2. To get an ER visa you must demonstrate your intention to reside in Italy for over one year. I think you got bad information about your ability to work on an ER visa.

3. To get a student visa you need to enroll in a degree program. Language school doesn't seem to cut it any more (and hasn't for several years). Moreover, even if you and/or your wife manage to get a student visa the work options are limited to part-time (20 hours or less per week) in something at least plausibly related to the course of study, e.g. working for the university as a research assistant. Not arbitrary work for an offshore company.

That said, if you and your wife surprise me and somehow figure out a legal way around these roadblocks, please let us all know what the secret is!


----------



## NickZ

The simple part is you wouldn't be in Italy long enough to be classed an Italian resident.

You have four months in one year and two in the next.

So your tax liabilities would be only on what you earned by working in Italy

You could check the social security treaty between the two countries to see what payroll taxes might apply but my limited memory tells me this is an area you could choose to remain an US payer.

I guess it's possible for your employer to worry about you being labeled a permanent work place but if you are working remotely and not conducting business with Italian customers this seems a stretch.

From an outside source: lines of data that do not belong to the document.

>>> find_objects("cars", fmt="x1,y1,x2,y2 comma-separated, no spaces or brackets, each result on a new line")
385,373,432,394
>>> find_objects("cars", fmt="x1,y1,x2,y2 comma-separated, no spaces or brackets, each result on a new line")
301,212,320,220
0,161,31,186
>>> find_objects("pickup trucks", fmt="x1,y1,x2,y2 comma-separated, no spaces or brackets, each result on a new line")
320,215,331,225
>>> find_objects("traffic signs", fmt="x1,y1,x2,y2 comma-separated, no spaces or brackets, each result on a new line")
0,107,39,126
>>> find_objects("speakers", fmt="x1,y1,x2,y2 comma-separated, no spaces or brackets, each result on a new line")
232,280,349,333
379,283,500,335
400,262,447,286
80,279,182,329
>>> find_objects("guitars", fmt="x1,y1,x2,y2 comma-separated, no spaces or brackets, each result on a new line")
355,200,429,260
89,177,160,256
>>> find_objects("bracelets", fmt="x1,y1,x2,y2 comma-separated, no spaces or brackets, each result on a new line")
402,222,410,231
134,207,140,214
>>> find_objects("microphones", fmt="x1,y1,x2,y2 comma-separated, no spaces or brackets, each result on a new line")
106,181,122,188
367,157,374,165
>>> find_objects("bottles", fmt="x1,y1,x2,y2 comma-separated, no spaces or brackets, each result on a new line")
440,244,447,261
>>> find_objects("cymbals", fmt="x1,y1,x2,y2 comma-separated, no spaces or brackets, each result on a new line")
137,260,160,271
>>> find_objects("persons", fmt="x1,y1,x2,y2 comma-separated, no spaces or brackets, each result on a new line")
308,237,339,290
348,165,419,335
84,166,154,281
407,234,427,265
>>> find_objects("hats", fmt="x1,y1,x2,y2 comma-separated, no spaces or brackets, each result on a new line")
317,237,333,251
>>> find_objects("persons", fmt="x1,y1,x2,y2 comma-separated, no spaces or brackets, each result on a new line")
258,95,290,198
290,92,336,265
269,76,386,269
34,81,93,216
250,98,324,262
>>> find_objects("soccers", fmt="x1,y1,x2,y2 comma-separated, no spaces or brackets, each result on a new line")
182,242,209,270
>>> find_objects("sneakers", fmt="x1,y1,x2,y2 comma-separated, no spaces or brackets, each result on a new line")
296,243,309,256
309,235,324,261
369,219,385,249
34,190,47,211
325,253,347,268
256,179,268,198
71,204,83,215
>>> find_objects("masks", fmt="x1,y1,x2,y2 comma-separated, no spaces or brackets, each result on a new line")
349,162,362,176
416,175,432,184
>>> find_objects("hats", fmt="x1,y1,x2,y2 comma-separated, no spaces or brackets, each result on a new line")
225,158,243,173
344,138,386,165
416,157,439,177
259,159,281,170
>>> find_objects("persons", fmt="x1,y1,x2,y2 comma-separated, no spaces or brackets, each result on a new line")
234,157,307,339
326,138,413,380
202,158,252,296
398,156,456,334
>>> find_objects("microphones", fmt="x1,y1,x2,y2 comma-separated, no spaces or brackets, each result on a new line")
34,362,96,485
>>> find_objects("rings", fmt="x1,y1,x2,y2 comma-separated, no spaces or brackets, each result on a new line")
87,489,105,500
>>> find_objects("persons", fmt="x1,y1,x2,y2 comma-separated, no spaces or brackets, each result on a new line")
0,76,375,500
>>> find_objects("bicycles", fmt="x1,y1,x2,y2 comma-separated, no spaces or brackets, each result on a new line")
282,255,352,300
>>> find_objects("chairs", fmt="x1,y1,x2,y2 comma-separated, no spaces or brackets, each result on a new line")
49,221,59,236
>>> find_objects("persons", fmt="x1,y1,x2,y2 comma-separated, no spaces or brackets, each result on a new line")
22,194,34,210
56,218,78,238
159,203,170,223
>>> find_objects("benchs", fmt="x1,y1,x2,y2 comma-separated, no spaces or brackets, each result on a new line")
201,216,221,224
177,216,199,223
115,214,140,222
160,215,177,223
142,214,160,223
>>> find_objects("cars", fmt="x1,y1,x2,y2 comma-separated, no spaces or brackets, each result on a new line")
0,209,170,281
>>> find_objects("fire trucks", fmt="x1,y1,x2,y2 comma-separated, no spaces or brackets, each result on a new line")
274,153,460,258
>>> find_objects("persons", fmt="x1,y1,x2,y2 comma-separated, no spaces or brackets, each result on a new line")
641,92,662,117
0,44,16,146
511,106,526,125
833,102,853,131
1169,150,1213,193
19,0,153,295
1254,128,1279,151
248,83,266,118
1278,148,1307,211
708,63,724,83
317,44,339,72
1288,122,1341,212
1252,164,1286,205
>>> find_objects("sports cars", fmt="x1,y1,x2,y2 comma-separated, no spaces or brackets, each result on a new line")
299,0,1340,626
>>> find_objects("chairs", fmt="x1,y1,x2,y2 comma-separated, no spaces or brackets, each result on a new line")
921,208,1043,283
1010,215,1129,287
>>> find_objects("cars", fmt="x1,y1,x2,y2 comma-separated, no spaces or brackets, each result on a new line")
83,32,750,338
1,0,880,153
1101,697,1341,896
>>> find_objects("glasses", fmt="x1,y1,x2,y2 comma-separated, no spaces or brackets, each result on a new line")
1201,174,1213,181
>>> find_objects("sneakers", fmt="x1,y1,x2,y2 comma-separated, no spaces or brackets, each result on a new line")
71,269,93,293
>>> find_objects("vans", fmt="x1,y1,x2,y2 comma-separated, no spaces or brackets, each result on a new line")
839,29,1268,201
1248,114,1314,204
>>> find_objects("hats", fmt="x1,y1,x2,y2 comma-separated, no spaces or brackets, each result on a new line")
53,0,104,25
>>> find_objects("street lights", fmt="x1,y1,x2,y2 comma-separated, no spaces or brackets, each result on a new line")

I've no idea but doesn't the IRS give opinions ? If they do that would satisfy your employer. Honestly it would be the only safe thing for your employer to accept


----------



## BBCWatcher

NickZ said:


> You have four months in one year and two in the next.


Hypothetically perhaps, but what visa would allow a six month stay in these circumstances? Would that type of visa allow arbitrary work in Italy?



> I've no idea but doesn't the IRS give opinions ? If they do that would satisfy your employer.


Unlikely. First of all, the employer would also want to know what the _Italian_ tax agency's (Agenzia delle Entrate's) views are. Second, many employers simply don't want to take the risk(s) and are unlikely to be convinced otherwise. There are genuine risks for employers. I can understand their point of view; it's quite common.


----------



## accbgb

I agree on two points:

1. Student visas are granted for university-level degree programs. You can't get a student visa for "Learn to cook like an Italian" courses or basic language courses. In fact, visas for language study are granted only for advanced study and require the student demonstrate significant conversational Italian skills as part of the visa qualification process.

2. ER visas do not permit paid work of any kind, not even remote work for a non-Italian employer. Sure, you might be able to get away with doing so if you keep your mouth shut, but if you get caught there will be hell to pay.

And, an additional point concerning ER visas: you will need to show that you have adequate resources to remain in Italy without becoming a burden to the state. That means passive income (social security, pension, investment income, etc) or sufficient savings to guarantee approximately €30,000 - €35,000 per year per person. Plus pre-paid health insurance, plus other requirements.

The fact of the matter is, it is not easy for a US citizen to spend more than 90 days out of any 180 day period in Italy, just as it is very difficult for an Italian citizen to spend extended periods of time in the US.

Oh, and that 90 day tourist visa waiver? No, you cannot legally work (remotely or not) while in Italy.


----------



## NickZ

BBCWatcher said:


> Hypothetically perhaps, but what visa would allow a six month stay in these circumstances? Would that type of visa allow arbitrary work in Italy?
> 
> 
> Unlikely. First of all, the employer would also want to know what the _Italian_ tax agency's (Agenzia delle Entrate's) views are. Second, many employers simply don't want to take the risk(s) and are unlikely to be convinced otherwise. There are genuine risks for employers. I can understand their point of view; it's quite common.


If the consulate is willing to give them a visa I'm not going to worry about it. No point arguing it isn't possible if they offer it.

It seems to be the employer is willing to take an opinion from a legal firm. That would be worth less then an opinion from the IRS


----------



## Bevdeforges

Oh, the IRS will indeed give you a definitive ruling in your specific case - it's called a "Private Letter Ruling." But it is not at all free for the employer or person requesting it and usually requires some legal bills to properly sum up the specifics of the case in a manner that the IRS can and will issue a ruling. These things can also take months to be issued.

https://www.irs.gov/Help-&-Resource...venue-Procedures,-Regulations,-Letter-Rulings
Cheers,
Bev


----------